Since 2014, the event format has changed with the motto Back to the roots. It is a great family event again where one can enjoy everything ranging from Swiss sausages to raclette, Swiss wine, bands, a DJ and kids' corner. Since 2014, the event has been organized by the Swiss Society of New York, the Swiss Benevolent Society of New York and the Consulate General of Switzerland in New York.

Celebrations are also held in Washington, District of Columbia by the Swiss Club of Washington, D.C., on the Swiss Embassy grounds, in Monterey County, California at the Swiss Rifle Club, at the Newark Swiss Park in the San Francisco Bay Area and in the Los Angeles suburb of Whittier in Swiss Park. The Swiss Park celebration features Swiss cultural events and games, including a crossbow competition.

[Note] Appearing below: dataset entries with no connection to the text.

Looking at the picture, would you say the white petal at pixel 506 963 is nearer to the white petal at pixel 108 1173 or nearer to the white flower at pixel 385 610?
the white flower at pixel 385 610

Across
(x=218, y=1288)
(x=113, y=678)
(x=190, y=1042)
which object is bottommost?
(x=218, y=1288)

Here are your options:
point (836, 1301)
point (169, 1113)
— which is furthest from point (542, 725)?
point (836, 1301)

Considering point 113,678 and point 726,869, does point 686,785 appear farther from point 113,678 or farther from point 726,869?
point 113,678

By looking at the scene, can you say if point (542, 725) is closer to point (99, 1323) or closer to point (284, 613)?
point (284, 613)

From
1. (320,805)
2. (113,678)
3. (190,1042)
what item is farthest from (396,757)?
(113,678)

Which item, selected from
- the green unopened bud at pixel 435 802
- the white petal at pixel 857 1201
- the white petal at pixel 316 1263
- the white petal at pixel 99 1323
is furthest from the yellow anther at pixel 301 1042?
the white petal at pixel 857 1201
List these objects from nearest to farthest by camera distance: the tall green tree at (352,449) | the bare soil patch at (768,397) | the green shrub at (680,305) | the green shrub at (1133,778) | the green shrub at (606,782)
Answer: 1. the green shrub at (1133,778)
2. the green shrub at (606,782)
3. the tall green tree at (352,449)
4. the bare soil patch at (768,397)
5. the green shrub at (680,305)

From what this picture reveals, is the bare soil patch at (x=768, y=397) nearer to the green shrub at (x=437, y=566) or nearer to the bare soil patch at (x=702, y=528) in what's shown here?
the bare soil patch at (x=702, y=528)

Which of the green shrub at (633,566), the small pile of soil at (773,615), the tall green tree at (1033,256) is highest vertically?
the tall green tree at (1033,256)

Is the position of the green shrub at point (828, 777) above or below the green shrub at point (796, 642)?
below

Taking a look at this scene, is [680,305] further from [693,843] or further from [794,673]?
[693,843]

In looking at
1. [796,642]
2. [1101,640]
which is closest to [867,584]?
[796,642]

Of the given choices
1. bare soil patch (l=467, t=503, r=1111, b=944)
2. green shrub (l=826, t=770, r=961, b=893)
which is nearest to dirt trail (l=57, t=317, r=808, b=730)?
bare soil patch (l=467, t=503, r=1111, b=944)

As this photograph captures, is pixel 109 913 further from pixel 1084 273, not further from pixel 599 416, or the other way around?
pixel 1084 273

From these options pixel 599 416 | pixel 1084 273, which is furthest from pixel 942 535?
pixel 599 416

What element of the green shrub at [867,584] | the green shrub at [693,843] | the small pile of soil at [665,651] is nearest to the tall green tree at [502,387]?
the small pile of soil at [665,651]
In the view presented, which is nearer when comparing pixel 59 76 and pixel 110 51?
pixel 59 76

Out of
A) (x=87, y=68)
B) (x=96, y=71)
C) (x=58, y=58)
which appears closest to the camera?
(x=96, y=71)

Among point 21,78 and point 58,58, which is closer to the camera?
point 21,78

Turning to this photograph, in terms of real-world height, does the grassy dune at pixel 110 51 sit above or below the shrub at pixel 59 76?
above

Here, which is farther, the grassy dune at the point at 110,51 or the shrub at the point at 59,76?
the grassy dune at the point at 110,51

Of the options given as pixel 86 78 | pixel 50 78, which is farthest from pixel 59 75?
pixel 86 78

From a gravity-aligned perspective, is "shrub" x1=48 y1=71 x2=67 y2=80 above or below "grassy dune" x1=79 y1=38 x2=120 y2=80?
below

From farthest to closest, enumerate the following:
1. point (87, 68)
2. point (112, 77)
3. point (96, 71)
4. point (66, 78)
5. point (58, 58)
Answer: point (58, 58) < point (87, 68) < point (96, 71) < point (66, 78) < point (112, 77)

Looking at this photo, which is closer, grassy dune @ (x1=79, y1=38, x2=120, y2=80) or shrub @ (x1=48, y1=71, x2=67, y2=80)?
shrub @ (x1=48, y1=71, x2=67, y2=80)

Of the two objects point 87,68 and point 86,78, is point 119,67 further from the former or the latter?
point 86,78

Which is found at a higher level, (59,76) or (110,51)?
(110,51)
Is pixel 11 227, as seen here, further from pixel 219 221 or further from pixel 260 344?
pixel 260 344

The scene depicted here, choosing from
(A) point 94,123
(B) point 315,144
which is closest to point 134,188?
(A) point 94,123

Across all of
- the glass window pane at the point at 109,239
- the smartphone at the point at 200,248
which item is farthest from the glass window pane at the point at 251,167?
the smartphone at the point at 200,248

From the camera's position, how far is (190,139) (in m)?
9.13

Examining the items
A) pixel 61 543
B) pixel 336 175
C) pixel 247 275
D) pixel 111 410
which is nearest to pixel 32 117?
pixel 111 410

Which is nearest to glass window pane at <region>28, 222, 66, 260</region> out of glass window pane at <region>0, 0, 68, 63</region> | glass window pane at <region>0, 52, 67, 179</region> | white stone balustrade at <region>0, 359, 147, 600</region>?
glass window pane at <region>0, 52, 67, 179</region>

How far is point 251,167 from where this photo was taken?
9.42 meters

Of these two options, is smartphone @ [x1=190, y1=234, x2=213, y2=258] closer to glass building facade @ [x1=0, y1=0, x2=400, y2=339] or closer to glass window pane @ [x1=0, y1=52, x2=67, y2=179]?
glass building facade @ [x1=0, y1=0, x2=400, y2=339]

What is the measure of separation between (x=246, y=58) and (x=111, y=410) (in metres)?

In Britain it is also Yorkshire Day, celebrating the county of Yorkshire. Bettys and Taylors of Harrogate, founded in 1919 by a Swiss baker, celebrate both of these days in its 6 cafe-tearooms across Yorkshire. For the National celebration, Swiss societies across the UK celebrate typically two Saturdays before the actual 1 August date to allow an opportunity for Swiss families based in the UK to attend prior to the long August summer break. In London Swiss National Day is held in Richmond, organised by the Swiss National Day London Committee, an independent group of volunteers, with the support of the Swiss Embassy London and Swiss clubs New Helvetic Society and Unione Ticinese.

Mont Sutton Quebec hosts one of the largest Swiss National Day celebrations outside Switzerland. Each year, it features one canton, with food and products from that canton.

In Uruguay, particularly in the town of Nueva Helvecia, which was founded in the 1860s by a group composed largely of Swiss immigrants, the Fiestas Suizas are held annually during the month of August, beginning on the eve of 1 August, Switzerland’s National Day. The celebrations include bonfires, exhibitions of traditional dances, block parties featuring Swiss cuisine, and musical events. On several occasions, the President of the Republic has attended the festivities as a guest.